Was ist der asymmetrische Long-Bob?
Der asymmetrische Long-Bob interpretiert den klassischen schulterlangen Bob neu. Sein zentrales Merkmal ist der bewusste Längenunterschied zwischen beiden Kopfseiten. Die längere Partie fällt meist bis zum Schlüsselbein. Die kürzere Seite endet auf Höhe des Kinns oder des Kiefers. Ein tiefer Seitenscheitel verstärkt diesen asymmetrischen Effekt und setzt den ungleichen Schnitt optimal in Szene.
Wem steht der Asymmetrical Lob?
Der Haarschnitt ist sowohl für glattes Haar als auch für leichte natürliche Wellen geeignet. Bei der Wahl des Schnitts spielt die individuelle Gesichtsform eine entscheidende Rolle. Der asymmetrische Bob eignet sich hervorragend für runde und eckige Gesichter. Die ungleichen Längen strecken die Gesichtsform optisch. Zugleich mildert der Schnitt markante Kieferpartien ab.
Auch die Haarstruktur profitiert von dieser Technik. Feines Haar gewinnt durch die Kombination aus Seitenscheitel und Asymmetrie sichtbar an Volumen und Fülle. Bei sehr dichtem Haar können die kürzeren Partien gezielt ausgedünnt werden. Das reduziert das Gewicht, ohne die Optik einer längeren Frisur aufzugeben.

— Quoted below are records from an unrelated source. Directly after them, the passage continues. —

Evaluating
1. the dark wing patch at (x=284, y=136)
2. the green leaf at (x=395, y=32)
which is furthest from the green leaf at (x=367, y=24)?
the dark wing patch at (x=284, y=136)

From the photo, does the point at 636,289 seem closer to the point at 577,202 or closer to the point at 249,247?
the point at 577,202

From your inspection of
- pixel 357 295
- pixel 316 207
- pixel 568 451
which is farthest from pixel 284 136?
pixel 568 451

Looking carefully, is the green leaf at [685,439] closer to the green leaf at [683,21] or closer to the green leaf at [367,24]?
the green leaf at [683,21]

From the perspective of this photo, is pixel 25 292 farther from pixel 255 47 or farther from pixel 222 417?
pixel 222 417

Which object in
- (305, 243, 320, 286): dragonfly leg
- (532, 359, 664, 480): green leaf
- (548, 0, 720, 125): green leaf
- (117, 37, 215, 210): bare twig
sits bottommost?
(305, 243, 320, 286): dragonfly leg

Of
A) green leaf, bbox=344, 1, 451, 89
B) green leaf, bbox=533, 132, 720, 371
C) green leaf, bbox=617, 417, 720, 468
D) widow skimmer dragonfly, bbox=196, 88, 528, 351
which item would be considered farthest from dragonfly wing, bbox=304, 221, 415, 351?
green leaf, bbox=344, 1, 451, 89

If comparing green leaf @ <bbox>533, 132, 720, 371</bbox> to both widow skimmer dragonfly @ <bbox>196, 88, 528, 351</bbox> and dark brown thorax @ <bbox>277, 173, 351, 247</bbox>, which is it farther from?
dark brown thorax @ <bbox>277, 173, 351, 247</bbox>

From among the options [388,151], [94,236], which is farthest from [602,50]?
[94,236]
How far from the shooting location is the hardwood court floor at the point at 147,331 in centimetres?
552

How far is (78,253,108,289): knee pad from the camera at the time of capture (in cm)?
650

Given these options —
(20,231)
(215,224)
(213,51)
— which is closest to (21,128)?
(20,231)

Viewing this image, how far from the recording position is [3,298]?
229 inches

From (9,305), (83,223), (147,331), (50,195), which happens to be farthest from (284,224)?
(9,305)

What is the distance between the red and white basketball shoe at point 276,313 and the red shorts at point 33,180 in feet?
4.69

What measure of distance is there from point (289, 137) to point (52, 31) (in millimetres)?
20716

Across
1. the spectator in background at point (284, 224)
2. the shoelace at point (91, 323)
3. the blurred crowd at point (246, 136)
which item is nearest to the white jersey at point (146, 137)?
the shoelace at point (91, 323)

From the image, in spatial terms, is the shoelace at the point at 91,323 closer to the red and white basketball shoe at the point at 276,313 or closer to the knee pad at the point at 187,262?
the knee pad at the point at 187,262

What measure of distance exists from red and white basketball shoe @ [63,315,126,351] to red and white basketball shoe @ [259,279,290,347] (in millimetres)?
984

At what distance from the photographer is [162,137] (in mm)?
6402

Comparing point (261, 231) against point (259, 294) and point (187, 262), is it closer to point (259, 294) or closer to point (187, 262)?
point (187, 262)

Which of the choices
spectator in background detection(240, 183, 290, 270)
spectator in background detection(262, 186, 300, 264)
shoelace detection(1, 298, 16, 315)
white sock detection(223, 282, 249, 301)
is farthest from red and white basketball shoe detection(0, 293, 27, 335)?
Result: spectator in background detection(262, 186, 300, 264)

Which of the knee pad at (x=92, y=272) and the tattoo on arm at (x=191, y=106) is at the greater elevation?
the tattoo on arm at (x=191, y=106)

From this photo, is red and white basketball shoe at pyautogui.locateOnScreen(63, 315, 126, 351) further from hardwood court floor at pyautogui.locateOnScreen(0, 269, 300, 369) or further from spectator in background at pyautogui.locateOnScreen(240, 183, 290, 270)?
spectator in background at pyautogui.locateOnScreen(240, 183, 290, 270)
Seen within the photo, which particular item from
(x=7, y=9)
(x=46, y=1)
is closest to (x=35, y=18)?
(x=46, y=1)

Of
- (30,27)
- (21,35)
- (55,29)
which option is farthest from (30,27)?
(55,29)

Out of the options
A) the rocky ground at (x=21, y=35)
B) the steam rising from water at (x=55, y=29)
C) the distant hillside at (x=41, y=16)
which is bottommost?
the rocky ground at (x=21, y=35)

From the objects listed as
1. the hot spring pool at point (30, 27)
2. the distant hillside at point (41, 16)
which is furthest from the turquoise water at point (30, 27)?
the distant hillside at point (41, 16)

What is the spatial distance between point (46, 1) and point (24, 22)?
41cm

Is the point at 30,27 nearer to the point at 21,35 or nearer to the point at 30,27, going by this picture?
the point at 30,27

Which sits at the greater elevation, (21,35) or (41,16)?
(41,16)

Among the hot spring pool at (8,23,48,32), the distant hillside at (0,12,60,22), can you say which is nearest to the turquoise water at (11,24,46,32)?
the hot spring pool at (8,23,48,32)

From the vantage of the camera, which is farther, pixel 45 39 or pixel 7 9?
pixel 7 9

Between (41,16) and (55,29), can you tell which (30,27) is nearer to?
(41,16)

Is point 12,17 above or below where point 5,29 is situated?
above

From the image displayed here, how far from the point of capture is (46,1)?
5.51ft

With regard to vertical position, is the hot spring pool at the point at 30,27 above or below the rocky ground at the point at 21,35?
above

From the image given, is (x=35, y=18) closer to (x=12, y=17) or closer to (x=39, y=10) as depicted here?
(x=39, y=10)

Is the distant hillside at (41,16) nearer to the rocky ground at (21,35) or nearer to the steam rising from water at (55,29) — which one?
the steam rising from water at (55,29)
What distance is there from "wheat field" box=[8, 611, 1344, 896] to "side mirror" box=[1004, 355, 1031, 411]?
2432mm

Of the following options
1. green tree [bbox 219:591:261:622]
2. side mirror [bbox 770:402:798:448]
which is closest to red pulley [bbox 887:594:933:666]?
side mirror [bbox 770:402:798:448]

Darum ist der asymmetrische Bob-Schnitt im Sommer 2026 angesagt
Der Trend knüpft an das anhaltende Comeback der Frisuren aus den 1990er- und 2000er-Jahren an. Damals machte Spice Girl Victoria Beckham die prägnante Form weltweit bekannt. Die moderne Version präsentiert sich jedoch deutlich lässiger. Der Schnitt verbindet das kühle Gefühl eines freien Nackens mit der Eleganz gesichtsumrahmender Strähnen. Damit bietet der Asymmetrical Lob den idealen Zwischenschritt für Frisur-Begeisterte, die eine deutliche Veränderung suchen, ohne das Haar extrem kurz zu tragen.